My father turned around. He saw his son standing there, behind him the perfect plot of muddy, churned-up earth spotted with tiny seedlings. “How can you ask me that question?”
“You have to choose. It’s not fair,” my brother said.
“Buck?” My father held my clothes against his chest.
I watched Buckley flare and light. Behind him was the sun of the goldenrod hedge, twice as tall as it had been at my death.
“I’m tired of it!” Buckley blared. “Keesha’s dad died and she’s okay!”
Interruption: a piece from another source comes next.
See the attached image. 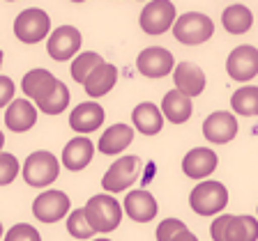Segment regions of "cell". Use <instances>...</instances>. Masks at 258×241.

“Is Keesha a girl at school?”
“Yes!”
My father was frozen. He could feel the dew that had gathered on his bare ankles and feet, could feel the ground underneath him, cold and moist and stirring with possibility.
“I’m sorry. When did this happen?”
“That’s not the point, Dad! You don’t get it.” Buckley turned around on his heel and started stomping the tender tomato shoots with his foot.
“Buck, stop!” my father cried.
My brother turned.
“You don’t get it, Dad,” he said.
“I’m sorry,” my father said. “These are Susie’s clothes and I just… It may not make sense, but they’re hers – something she wore.”
“You took the shoe, didn’t you?” my brother said. He had stopped crying now.
“What?”
“You took the shoe. You took it from my room.”
“Buckley, I don’t know what you’re talking about.”
“I saved the Monopoly shoe and then it was gone. You took it! You act like she was yours only!”
“Tell me what you want to say. What’s this about your friend Keesha’s dad?”
“Put the clothes down.”
My father laid them gently on the ground.
“It isn’t about Keesha’s dad.”
“Tell me what it is about.” My father was now all immediacy. He went back to the place he had been after his knee surgery, coming up out of the druggie sleep of painkillers to see his then-five-year-old son sitting near him, waiting for his eyes to flicker open so he could say, “Peek-a-boo, Daddy.”
“She’s dead.”
It never ceased to hurt. “I know that.”
“But you don’t act that way. Keesha’s dad died when she was six. Keesha said she barely even thinks of him.”
“She will,” my father said.
“But what about us?”
“Who?”
“Us, Dad. Me and Lindsey. Mom left because she couldn’t take it.”
“Calm down, Buck,” my father said. He was being as generous as he could as the air from his lungs evaporated out into his chest. Then a little voice in him said, Let go, let go, let go. “What?” my father said.
“I didn’t say anything.”
Let go. Let go. Let go.
“I’m sorry,” my father said. “I’m not feeling very well.” His feet had grown unbelievably cold in the damp grass. His chest felt hollow, bugs flying around an excavated cavity. There was an echo in there, and it drummed up into his ears. Let go.
My father dropped down to his knees. His arm began to tingle on and off as if it had fallen asleep. Pins and needles up and down. My brother rushed to him.
“Dad?”
“Son.” There was a quaver in his voice and a grasping outward toward my brother.
“I’ll get Grandma.” And Buckley ran.
My father whispered faintly as he lay on his side with his face twisted in the direction of my old clothes: “You can never choose. I’ve loved all three of you.”
That night my father lay in a hospital bed, attached to monitors that beeped and hummed. Time to circle around my father’s feet and along his spine. Time to hush and usher him. But where?
Above his bed the clock ticked off the minutes and I thought of the game Lindsey and I had played in the yard together: “he loves me/he loves me not” picked out on a daisy’s petals. I could hear the clock casting my own two greatest wishes back to me in this same rhythm: “Die for me/don’t die for me, die for me/don’t die for me.” I could not help myself, it seemed, as I tore at his weakening heart. If he died, I would have him forever. Was this so wrong to want?
At home, Buckley lay in bed in the dark and pulled the sheet up to his chin. He had not been allowed past the emergency room where Lindsey had driven them, following the shrieking ambulance inside which lay our father. My brother had felt a huge burden of guilt descend in the silences from Lindsey. In her two repeated questions: “What were you talking about? Why was he so upset?”